• [Passage to read]
First and foremost on the list: SCALE

 

I'm wondering whether anybody else has picked up on a few problems here.

 

-How big are Titans, really? Because McNeill in both False Gods and Mechanicum has tended to state Warlord titans to be under 50 meters tall. Models for Warlord titans, scale comparisons to Warhound titans (which there are actually models for) in Apocalypse all suggest that Warlords are MUCH bigger - hell a Warhound titan itself, in comparison to a Space Marine model (which most people agree to be somewhat undersized) is at least 20 meters tall, if not more. Most art and traditional interpretations of Warlords are much bigger, suggesting that they're big enough for planes to fly around and large enough to step on and crush Warhounds.

 

On a somewhat unrelated note, how big are battleships? Battlefleet Gothic used to describe the base around a battleship as being "no more than a few hundred thousand kilometers" whilst battleships themselves are supposed to be dozens of kilometers long. So which is it?

 

 

-Also, Graham McNeill quite clearly used wikipedia as a source on his descriptions of Mars; you can compare the maps of Mars to the one included in the book (in fact, the map in the book covers exactly the terrain in the picture of Mars hosted on wikipedia). http://en.wikipedia.org/wiki/Tharsis

 

In addition, he's just about plagarized the heck out of Wikipedia definitions, or wikipedia has survived long enough to be accessed in the far future

 

compare

 

http://en.wikipedia.org/wiki/Noctis_Labyrinthus

 

Noctis Labyrinthus, "the labyrinth of the night", is a region of Mars between the Valles Marineris and the Tharsis upland. The region is notable for its maze-like system of deep, steep-walled valleys. The valleys and canyons of this region formed by faulting and many show classic features of grabens, with the upland plain surface preserved on the valley floor.

• [Information provided]

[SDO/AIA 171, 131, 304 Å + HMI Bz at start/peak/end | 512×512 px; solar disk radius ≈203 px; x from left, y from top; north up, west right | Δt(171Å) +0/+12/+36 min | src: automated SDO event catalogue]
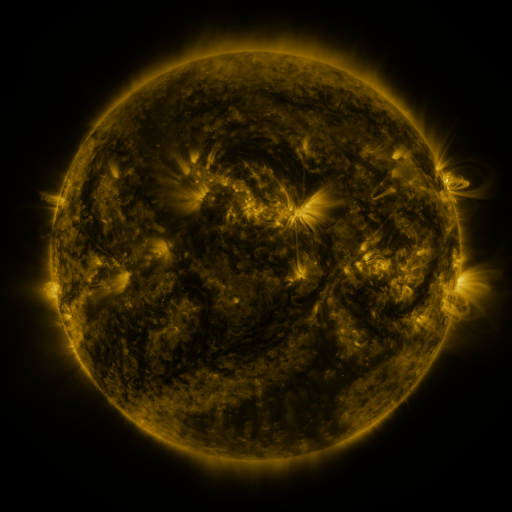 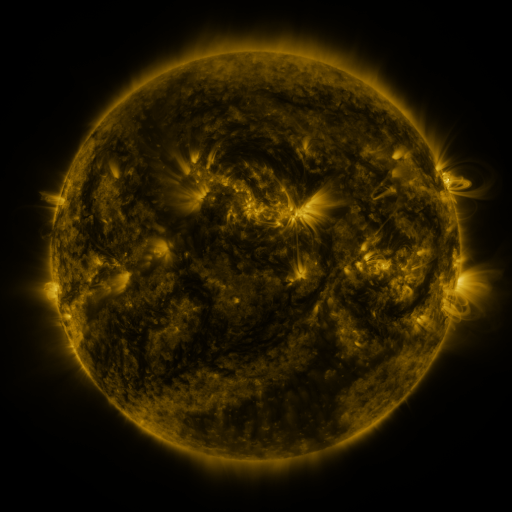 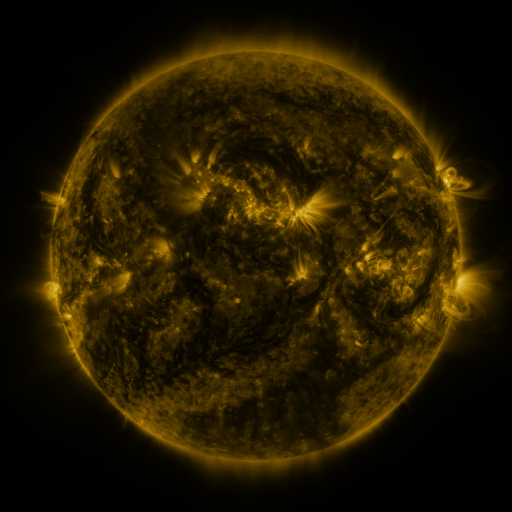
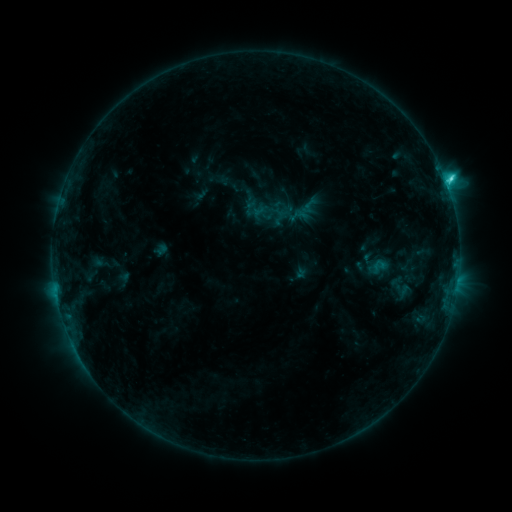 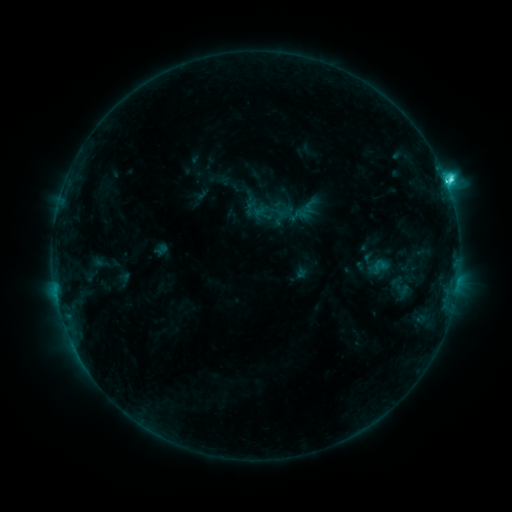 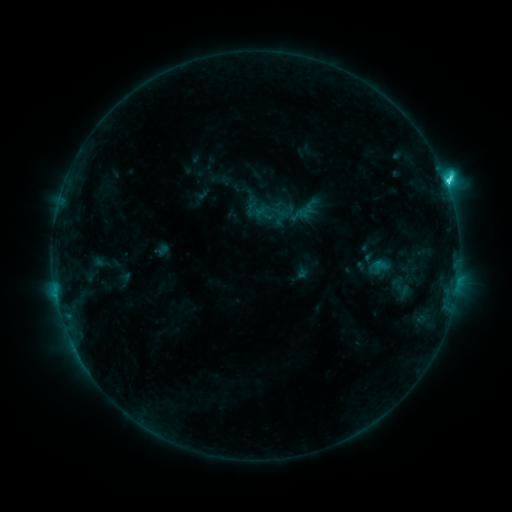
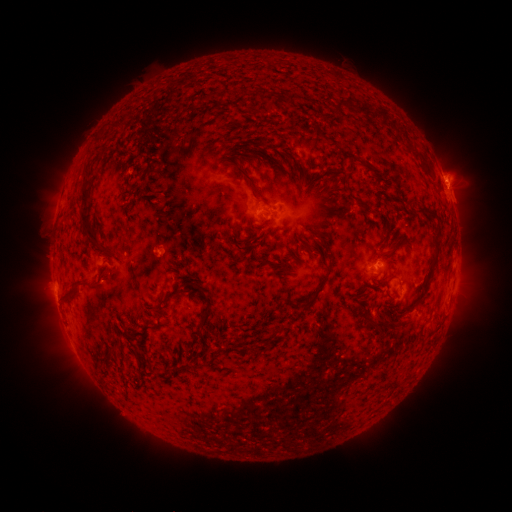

• [What you are asked to do]
Please quote the post above on Titan scale, starting with "-How big are" and going on through "and crush Warhounds.".

• [Worked solution]
-How big are Titans, really? Because McNeill in both False Gods and Mechanicum has tended to state Warlord titans to be under 50 meters tall. Models for Warlord titans, scale comparisons to Warhound titans (which there are actually models for) in Apocalypse all suggest that Warlords are MUCH bigger - hell a Warhound titan itself, in comparison to a Space Marine model (which most people agree to be somewhat undersized) is at least 20 meters tall, if not more. Most art and traditional interpretations of Warlords are much bigger, suggesting that they're big enough for planes to fly around and large enough to step on and crush Warhounds.